Texto de lectura:
# # # #
RECONSTRUCCIÓN
(18 años en el Opus Dei)
Autora: Aquilina
5. RENACIMIENTO
Estaban poniéndose intolerables las devociones comunes,
la lectura de las publicaciones internas que ya percibía
como de insoportable autobombo, la visión reiterada
de vídeos de las tertulias con el fundador de la obra,
muerto años antes, o con su sucesor, realizados con
tal culto a la personalidad que, hoy, no logro comprender
cómo se puede aceptar y admitir.
La santidad de la obra me fue inculcada de tal modo que nunca
pude ponerla en tela de juicio, pero cada día se hacía
más evidente que no había sido yo quien la había
elegido, ya no aguantaba más aquella existencia. Siempre
me dijeron, y así siempre lo prediqué a los
demás, que la vocación no se pierde nunca: claramente
no se expresaron así, pero dejaron entender que se
adhiere al alma con la misma persistencia y naturaleza que
el carácter sacramental. Empecé a pensar que
quizás pudiera haber alguna excepción, puesto
que, ahora, me resultaba tan evidente que si hubiera continuado
dentro, me habría vuelto loca del todo y habría
muerto en un estado miserable. Incluso en mi gran confusión
mental, entendía que Dios no podía querer una
cosa así.
Empezó así un tira y afloja que duró
dos años y medio. Por una parte, en la Obra me dijeron
que si me hubiera ido, habría puesto en grave peligro
la salvación de mi alma (entre los libros de lectura
espiritual habituales en la obra y que me dieron a leer en
aquellas circunstancias estaba "Glorias de Maria"
de san Alfonso de Ligorio, un "caramelo" redactado
en el más puro estilo terrorista para quienes se plantean
la perseverancia en la vocación). El Consejero en persona
me dijo que, si no hubiera perseverado, no me habría
podido quedar en Milán, dónde todos me conocían
y dónde mi infidelidad habría supuesto un escándalo
para muchas almas.
Yo por mi parte, siendo todavía totalmente incapaz
de poner en tela de juicio al Opus Dei, que continuaba juzgando
como algo santo puesto que fue aprobado por la Iglesia, empecé
a vislumbrar que, en alguna parte, los argumentos hacían
agua. Mi licenciatura en filosofía y la familiaridad
con el empleo de los silogismos que adquirí gracias
a la formación interior de filosofía, como base
a los estudios de teología, me llevaron a razonar del
siguiente modo: si los estatutos de la obra, que están
aprobados por la Iglesia, sí prevén una forma
para pedir la dispensa de los votos solemnes, no puede haber
implícitamente nada perverso en utilizarla, puesto
que la Iglesia, asistida por el Espíritu Santo, no
podría aprobar nunca y permitir algo malo. Mi crisis
y el nacimiento de una conciencia cada vez más independiente,
me estaban llevando fuera de la obra, aunque con razonamientos
y estereotipos mentales todavía típicamente
clericales, que no llegaron a poner en tela de juicio el sistema
en su totalidad.
# # # #
Extracto de datos:
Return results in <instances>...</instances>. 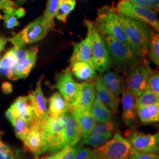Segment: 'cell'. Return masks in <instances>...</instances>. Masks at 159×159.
# # # #
Tareas:
**A.** Indica si cada afirmación coincide con el texto de lectura, y justifica cada respuesta con las palabras exactas del texto: (i) el tira y afloja duró dos años y medio; (ii) la licenciatura que se menciona es en teología; (iii) el Consejero dijo que, sin perseverar, se podría seguir viviendo en Milán.
**B.** Actualiza un fragmento del texto de lectura. Empieza en las palabras "de san Alfonso" y termina después de "para muchas almas.", y cambia "Milán" por "Roma".
**C.** Según el texto de lectura, ¿qué obra de san Alfonso de Ligorio figuraba entre los libros de lectura espiritual que se dieron a leer en aquellas circunstancias?

Respuestas por tarea:
**A.**
(i) Sí: "Empezó así un tira y afloja que duró dos años y medio."
(ii) No: "Mi licenciatura en filosofía".
(iii) No: "si no hubiera perseverado, no me habría podido quedar en Milán".

**B.**
de san Alfonso de Ligorio, un "caramelo" redactado
en el más puro estilo terrorista para quienes se plantean
la perseverancia en la vocación). El Consejero en persona
me dijo que, si no hubiera perseverado, no me habría
podido quedar en Roma, dónde todos me conocían
y dónde mi infidelidad habría supuesto un escándalo
para muchas almas.

**C.** "Glorias de Maria".